The Indian hacker’s case is also similar to several others of individuals and groups involved in a practice known as SIM swapping – a method to gain access to victim’s phone numbers, to steal or extort sizeable amounts of Bitcoin and other cryptocurrencies.
Recent developments in the cybercrime space in the country indicate that Sriki could be the frontrunner of a new trend.
A report by Google’s Threat Analysis Group in 2020 sheds light on the trend of 'hack-for-hire' firms operating out of India. The same year, Toronto-based Citizen Lab published a detailed report attributing an array of sophisticated targeting campaigns aimed at hacking politicians, company executives, journalists and others, to an Indian company known as BellTroX InfoTech Services.

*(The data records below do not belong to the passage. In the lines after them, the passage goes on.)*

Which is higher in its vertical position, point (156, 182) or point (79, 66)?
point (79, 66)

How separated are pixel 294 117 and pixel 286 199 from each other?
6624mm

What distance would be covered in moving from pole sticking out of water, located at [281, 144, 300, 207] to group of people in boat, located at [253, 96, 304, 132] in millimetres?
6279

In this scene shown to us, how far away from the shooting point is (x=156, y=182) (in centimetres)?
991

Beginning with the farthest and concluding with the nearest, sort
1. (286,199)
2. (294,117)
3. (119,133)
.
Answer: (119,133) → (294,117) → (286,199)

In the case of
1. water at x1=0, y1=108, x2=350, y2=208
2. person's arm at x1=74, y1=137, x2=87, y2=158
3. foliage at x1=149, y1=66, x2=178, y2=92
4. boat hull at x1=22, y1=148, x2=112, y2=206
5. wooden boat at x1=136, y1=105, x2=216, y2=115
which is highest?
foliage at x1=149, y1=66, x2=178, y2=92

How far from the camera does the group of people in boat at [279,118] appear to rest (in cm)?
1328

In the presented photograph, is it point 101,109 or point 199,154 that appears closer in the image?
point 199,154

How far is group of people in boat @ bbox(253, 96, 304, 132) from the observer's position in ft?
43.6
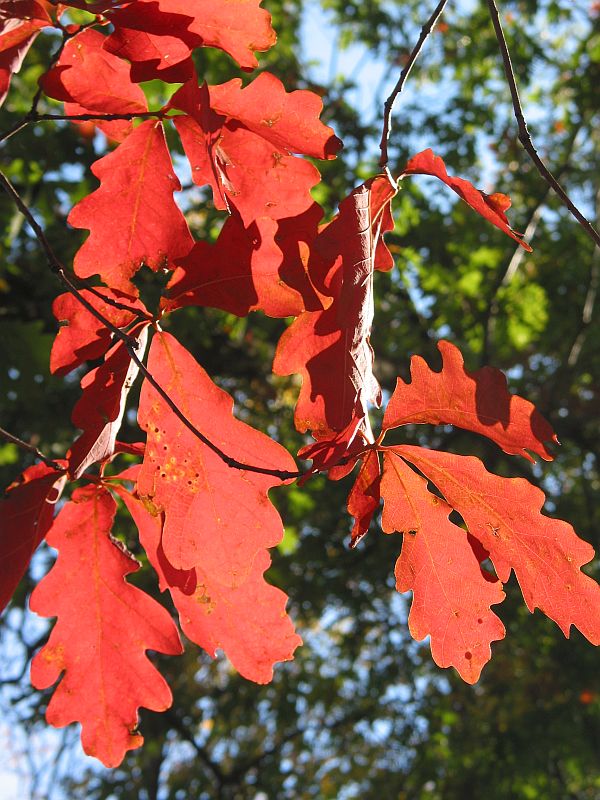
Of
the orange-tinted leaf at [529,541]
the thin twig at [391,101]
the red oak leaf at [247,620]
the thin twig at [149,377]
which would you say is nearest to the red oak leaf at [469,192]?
the thin twig at [391,101]

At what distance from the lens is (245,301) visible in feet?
3.52

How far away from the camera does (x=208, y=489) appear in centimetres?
104

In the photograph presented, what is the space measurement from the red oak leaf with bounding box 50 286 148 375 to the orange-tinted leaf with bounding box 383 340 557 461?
40 cm

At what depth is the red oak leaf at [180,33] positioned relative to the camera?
0.95 meters

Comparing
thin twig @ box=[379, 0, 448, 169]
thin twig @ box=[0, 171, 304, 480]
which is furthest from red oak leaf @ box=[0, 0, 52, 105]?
thin twig @ box=[379, 0, 448, 169]

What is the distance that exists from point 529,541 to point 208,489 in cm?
41

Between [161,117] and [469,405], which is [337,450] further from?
[161,117]

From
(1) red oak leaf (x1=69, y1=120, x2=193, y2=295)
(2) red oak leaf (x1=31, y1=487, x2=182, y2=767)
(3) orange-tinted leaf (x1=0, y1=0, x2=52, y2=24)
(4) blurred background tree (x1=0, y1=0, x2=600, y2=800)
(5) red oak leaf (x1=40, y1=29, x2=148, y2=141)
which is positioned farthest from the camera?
(4) blurred background tree (x1=0, y1=0, x2=600, y2=800)

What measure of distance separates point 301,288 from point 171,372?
207 mm

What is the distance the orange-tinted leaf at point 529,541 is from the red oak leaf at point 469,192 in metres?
0.31

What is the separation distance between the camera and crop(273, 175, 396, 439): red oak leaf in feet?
3.04

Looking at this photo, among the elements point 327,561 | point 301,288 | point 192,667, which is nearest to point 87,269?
point 301,288

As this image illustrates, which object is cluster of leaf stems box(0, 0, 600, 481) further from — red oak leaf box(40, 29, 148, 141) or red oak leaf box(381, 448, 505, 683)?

Given this, shouldn’t probe agencies in Karnataka and the country invest more to study Sriki's cybercrimes and to arrive at clinching evidence that would not just nail Sriki, but also give them the skill-set and experience to take on this new and more sophisticated genre of cybercrimes?

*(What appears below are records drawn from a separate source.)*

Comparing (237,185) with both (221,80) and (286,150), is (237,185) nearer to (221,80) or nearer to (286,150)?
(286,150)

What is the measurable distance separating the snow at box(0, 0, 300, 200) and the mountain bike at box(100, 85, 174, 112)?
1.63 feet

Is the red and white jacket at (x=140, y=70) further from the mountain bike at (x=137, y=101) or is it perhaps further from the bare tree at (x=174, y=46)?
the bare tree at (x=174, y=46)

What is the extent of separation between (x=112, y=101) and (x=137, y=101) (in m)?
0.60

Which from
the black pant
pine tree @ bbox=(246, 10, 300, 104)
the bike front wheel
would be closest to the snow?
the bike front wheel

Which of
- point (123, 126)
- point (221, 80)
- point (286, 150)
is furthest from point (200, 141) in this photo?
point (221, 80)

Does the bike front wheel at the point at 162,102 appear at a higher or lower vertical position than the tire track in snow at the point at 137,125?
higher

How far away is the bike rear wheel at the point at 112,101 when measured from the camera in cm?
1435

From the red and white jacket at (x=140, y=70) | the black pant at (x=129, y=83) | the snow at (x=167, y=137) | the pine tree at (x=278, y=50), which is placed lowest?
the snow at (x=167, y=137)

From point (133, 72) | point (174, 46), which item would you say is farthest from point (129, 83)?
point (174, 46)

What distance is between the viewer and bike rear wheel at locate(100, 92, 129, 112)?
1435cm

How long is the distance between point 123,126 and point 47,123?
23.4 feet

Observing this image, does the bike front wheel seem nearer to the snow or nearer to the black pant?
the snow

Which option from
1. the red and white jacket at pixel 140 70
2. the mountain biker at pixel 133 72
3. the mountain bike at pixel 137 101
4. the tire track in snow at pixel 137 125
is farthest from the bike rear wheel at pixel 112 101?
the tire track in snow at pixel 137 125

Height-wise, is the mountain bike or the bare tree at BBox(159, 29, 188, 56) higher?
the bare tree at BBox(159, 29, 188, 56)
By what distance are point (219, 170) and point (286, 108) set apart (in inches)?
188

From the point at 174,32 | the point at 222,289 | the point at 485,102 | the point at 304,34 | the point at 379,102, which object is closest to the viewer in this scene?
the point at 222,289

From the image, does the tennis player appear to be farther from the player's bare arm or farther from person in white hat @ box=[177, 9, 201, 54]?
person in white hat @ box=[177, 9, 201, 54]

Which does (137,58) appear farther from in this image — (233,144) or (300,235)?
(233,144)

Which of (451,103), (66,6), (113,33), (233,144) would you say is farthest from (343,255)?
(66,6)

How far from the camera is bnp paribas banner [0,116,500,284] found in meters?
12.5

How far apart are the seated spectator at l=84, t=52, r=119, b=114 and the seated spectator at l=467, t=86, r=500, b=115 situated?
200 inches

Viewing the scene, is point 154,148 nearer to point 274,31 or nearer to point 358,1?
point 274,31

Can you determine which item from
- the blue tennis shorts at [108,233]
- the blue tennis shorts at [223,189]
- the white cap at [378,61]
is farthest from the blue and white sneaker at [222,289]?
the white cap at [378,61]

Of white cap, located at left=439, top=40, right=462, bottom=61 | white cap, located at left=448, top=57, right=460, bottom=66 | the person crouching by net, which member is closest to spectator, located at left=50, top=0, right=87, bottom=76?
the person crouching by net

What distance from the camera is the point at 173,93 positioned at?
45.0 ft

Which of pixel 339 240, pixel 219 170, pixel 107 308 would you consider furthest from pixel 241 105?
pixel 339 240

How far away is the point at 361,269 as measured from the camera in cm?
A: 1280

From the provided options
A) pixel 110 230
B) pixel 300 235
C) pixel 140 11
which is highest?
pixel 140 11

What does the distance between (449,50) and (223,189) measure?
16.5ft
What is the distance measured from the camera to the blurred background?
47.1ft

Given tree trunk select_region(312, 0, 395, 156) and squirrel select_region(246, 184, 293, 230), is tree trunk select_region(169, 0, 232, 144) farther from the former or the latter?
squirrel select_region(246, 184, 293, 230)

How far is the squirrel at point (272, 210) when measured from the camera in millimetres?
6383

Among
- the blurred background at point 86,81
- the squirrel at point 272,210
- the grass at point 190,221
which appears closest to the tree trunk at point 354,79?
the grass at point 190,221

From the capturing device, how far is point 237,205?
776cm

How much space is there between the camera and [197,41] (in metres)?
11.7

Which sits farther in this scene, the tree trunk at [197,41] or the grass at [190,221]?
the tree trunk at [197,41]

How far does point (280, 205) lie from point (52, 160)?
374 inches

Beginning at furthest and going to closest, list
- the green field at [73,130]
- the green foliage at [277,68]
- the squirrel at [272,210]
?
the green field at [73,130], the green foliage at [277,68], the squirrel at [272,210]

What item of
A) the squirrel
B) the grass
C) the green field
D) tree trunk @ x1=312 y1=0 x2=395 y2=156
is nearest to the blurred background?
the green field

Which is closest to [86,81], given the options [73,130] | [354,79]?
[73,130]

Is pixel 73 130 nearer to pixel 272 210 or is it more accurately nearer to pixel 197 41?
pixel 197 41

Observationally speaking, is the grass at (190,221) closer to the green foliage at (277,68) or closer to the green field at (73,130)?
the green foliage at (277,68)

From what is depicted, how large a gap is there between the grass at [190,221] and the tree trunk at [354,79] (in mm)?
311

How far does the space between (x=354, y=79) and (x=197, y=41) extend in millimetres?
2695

How to Lockdown the ‘Best’ Indian Cybercriminal?
While it is clear that more needs to be done, misguided proposals – such as the one by the Parliamentary Standing Committee on Home Affairs, which seeks to “curb cybercrime” by banning VPN services in India - are definitely not the answer. Virtual Private Network is a protected network connection.

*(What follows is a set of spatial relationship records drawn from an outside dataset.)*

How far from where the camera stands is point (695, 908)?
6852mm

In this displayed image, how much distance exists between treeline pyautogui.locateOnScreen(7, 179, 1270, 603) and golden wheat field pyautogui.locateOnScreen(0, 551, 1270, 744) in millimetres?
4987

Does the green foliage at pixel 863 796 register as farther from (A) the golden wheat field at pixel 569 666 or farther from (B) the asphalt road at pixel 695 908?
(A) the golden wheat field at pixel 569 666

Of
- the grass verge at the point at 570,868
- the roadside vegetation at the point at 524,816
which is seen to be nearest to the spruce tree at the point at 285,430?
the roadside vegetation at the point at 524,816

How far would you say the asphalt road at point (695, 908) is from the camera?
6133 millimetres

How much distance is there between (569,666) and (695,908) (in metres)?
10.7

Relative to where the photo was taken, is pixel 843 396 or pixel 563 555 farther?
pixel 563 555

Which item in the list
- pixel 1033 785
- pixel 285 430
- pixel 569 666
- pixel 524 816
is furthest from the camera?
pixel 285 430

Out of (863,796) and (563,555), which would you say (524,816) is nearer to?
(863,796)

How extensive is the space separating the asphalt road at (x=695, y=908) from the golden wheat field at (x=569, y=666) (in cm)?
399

Banning VPN services, which may at times be used to slowdown cyber criminals, will not ensure the prevention of cybercrimes. Why? Sriki could have still learned all of the skills he did, and performed the hacks he allegedly carried out despite a VPN ban, by using other anonymity services, like the Tor browser.
Law enforcement agencies in India need to bridge the clear gap in skill and preparedness when it comes to investigating sophisticated cybercrimes originating from or targeting users within the country.
In this regard, establishing a probe agency similar to the REACT Task Force in the US might be ideal. The task force was established in 1997 by the California State Department of Justice as a partnership between local, state, private and federal agencies in the country. The task force, in recent years, has helped investigate and prosecute many high-tech offenders.
Meanwhile, in Karnataka, cybercrime police and other investigation agencies are still struggling to find enough forensic evidence that could help them prosecute Sriki. Shouldn’t more cybercrime experts be consulted to prove him guilty if he indeed is a cybercrime mastermind?
But even as Indian agencies grope for evidence against Sriki, Indian users themselves may be in a position to limit the personal financial impact that the compromise of a cryptocurrency exchange could have.
For instance, users who are worried about the security of their funds, could withdraw cryptocurrency they have stored with third-party services and exchanges. In the case of trading platforms, as soon as a trade is made, funds should immediately be transferred out to a wallet under the user’s direct control, preferably to a hardware wallet or paper wallet.
While the process of moving funds out of third-party exchanges would incur certain fees, it may very well be a price worth paying to keep one’s funds safe.
As for Sriki, the probe needs to be strengthened, perhaps by bringing in expertise that the agencies may be lacking. The probe also needs to be transparent for it to lead to conviction.
(Karan Saini is a security researcher and public interest technologist based in Bangalore.)